In der Doku »Rottet die Bestien aus!« reist Regisseur Raoul Peck zu den Ursprüngen moderner Genozide

  • Jan Freitag
  • Lesedauer: 4 Min.

Den Holocaust zu relativieren, ist einer der widerlichsten Pfade, auf die man sich besonders, aber nicht nur hierzulande historisch begeben kann. Wie einzigartig die Vernichtung von mehr als sechs Millionen Juden war, konnte man ja unlängst wieder im stocknüchternen ZDF-Drama »Die Wannseekonferenz« begutachten. Genozide kennt die Geschichte demnach zur Genüge. Dieser hier war jedoch nicht nur quantitativ, sondern qualitativ so singulär, dass sich Vergleiche aller Art verbieten. Das weiß auch Raoul Peck.
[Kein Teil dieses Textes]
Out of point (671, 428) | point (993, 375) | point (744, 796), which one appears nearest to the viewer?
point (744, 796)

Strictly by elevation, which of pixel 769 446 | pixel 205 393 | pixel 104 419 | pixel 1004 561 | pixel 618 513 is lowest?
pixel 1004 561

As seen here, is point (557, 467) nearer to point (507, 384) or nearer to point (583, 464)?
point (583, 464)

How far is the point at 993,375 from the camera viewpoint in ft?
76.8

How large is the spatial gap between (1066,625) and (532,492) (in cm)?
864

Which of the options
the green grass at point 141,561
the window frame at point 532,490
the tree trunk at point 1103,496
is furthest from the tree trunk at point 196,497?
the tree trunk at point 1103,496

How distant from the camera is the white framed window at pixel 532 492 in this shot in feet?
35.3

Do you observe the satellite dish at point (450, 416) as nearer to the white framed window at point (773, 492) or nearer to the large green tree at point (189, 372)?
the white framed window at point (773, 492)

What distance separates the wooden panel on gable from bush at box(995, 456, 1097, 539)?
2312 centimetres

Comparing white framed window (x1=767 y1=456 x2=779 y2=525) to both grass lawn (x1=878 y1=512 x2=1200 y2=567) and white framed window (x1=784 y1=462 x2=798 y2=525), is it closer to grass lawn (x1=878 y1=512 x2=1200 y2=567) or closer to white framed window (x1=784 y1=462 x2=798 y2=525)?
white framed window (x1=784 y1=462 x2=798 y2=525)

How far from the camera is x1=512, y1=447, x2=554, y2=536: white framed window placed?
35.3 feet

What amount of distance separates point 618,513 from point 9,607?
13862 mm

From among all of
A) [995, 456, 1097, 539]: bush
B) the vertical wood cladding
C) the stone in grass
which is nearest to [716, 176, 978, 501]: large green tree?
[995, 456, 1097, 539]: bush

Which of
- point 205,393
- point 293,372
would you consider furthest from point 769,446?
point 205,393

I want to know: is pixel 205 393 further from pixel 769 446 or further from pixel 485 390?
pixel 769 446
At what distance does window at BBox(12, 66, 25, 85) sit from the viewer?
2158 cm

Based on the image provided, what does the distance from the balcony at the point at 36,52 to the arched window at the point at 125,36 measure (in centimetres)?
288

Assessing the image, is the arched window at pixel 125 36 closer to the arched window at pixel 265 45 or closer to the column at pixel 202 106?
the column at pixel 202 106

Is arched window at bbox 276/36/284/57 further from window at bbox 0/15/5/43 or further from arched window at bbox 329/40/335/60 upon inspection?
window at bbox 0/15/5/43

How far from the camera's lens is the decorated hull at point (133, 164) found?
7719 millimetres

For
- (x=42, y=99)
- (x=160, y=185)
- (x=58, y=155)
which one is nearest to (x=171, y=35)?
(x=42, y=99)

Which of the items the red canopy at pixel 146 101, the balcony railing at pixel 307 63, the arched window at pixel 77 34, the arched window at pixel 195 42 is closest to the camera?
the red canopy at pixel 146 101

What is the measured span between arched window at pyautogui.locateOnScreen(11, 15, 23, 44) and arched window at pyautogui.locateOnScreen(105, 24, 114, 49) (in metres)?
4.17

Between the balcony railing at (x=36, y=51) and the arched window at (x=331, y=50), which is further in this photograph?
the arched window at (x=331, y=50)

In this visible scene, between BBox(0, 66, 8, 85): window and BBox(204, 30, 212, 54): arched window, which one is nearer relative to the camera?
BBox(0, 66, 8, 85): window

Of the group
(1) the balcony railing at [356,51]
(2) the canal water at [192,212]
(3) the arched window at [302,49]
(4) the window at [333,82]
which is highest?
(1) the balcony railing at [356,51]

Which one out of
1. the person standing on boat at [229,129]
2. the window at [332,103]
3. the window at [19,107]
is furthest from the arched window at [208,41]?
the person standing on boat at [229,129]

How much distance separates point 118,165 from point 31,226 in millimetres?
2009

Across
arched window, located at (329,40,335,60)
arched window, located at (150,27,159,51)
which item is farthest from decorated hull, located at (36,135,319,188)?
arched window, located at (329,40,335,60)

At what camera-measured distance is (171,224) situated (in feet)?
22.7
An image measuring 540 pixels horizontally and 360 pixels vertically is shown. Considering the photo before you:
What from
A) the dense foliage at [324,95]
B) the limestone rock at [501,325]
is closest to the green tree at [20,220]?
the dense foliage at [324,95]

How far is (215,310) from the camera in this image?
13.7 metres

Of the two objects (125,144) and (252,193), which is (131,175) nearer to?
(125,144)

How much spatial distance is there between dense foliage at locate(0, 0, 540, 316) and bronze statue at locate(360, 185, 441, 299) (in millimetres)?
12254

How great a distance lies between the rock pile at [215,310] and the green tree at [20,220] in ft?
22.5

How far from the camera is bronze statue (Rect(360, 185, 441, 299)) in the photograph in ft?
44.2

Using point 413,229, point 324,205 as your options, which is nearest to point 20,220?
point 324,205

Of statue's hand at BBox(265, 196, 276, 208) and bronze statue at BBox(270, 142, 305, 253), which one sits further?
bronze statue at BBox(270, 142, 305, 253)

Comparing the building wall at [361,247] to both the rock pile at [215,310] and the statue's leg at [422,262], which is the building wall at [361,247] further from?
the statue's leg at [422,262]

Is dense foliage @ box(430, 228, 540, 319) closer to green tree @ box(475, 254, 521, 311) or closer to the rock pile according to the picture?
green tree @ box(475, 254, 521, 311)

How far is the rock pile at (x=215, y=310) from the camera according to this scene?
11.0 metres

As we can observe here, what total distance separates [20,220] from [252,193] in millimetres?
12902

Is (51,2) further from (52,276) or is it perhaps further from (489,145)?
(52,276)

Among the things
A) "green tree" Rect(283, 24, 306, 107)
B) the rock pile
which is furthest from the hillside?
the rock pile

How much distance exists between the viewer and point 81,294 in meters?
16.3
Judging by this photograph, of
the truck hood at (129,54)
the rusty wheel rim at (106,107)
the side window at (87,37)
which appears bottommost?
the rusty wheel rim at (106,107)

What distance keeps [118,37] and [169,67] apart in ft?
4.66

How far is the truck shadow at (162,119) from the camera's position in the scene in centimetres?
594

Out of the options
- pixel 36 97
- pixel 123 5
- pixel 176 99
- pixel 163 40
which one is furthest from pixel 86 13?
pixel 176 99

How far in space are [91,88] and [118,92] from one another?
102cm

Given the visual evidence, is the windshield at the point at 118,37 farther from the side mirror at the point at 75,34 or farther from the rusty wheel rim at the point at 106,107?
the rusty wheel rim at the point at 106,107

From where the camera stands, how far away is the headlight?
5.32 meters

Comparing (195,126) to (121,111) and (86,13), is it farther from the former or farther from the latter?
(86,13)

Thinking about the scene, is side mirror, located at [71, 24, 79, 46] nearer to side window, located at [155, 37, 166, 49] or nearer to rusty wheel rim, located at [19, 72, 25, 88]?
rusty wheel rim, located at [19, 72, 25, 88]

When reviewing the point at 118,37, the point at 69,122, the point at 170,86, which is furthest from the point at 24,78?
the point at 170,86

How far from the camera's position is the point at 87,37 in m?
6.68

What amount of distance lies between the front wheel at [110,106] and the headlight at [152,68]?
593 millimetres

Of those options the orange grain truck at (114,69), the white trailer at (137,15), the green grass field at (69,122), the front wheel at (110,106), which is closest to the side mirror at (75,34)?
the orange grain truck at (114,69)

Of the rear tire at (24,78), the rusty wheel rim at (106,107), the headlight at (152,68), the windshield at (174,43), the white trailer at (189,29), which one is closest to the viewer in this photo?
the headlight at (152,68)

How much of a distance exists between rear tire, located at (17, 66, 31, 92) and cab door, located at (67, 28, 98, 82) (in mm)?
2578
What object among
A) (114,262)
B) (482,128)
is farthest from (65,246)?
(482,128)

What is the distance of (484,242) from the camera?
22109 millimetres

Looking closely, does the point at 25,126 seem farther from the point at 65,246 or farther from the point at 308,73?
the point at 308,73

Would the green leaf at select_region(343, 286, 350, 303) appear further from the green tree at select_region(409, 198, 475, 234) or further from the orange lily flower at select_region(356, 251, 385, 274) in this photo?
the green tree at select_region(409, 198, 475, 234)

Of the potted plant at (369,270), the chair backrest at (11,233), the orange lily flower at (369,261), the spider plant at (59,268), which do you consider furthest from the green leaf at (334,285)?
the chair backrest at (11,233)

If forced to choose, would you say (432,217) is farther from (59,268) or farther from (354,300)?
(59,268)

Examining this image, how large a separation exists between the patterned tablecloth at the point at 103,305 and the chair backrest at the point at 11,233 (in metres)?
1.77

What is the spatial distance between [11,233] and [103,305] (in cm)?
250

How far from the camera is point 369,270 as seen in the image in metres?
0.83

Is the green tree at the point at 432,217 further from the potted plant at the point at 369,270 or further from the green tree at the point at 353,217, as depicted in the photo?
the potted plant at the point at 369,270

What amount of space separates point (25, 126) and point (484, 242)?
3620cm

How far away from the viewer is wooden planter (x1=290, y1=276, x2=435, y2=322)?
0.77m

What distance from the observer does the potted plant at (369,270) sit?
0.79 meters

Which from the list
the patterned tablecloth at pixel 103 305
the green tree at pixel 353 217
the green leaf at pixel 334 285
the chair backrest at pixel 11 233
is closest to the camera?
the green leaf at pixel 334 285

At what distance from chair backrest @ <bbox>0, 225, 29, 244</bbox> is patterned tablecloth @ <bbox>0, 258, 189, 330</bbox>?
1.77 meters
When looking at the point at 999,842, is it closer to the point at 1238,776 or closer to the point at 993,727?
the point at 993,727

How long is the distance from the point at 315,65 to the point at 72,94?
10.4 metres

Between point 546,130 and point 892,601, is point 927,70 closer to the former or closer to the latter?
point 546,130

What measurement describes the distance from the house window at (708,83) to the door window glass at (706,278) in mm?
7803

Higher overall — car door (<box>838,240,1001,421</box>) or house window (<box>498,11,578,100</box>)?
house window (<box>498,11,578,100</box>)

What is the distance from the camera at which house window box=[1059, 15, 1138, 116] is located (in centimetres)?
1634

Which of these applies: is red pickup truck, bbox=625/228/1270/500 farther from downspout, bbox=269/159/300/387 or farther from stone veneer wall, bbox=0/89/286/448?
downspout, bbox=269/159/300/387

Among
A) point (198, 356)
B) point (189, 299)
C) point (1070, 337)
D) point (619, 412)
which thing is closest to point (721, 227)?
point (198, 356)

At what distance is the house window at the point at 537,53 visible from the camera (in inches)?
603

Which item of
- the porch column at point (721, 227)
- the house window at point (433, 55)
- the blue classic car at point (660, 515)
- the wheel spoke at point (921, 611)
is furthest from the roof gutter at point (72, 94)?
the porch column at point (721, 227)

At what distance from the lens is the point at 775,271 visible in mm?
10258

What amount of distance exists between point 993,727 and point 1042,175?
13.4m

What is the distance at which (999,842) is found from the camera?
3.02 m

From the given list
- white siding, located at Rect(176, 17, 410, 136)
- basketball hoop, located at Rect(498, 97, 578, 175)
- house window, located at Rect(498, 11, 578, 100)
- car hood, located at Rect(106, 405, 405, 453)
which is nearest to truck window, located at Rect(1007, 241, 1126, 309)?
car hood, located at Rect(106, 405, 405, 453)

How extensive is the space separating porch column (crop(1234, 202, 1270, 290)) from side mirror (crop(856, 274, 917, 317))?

Er weiß es sogar besser als andere, die sich mit Vernichtungstheorie und -praxis unserer autoaggressiven Spezies beschäftigen. Als Filmemacher im rassengetrennten Brooklyn hat sich der Schwarze Regisseur schließlich schon seit den 60er Jahren mit Menschheitsverbrechen von Amerika bis Ruanda beschäftigt. Er hat Despoten porträtiert und Revolutionäre, den Kapitalismus oder Karl Marx. Er kennt sich privat wie beruflich bestens aus mit Ursache und Wirkung systemischer Machtgefälle. Falls jemand heikle Vergleiche anstellen darf, dann dieser weit gereiste Kosmopolit zum eigenen Spezialthema: Kolonialismus.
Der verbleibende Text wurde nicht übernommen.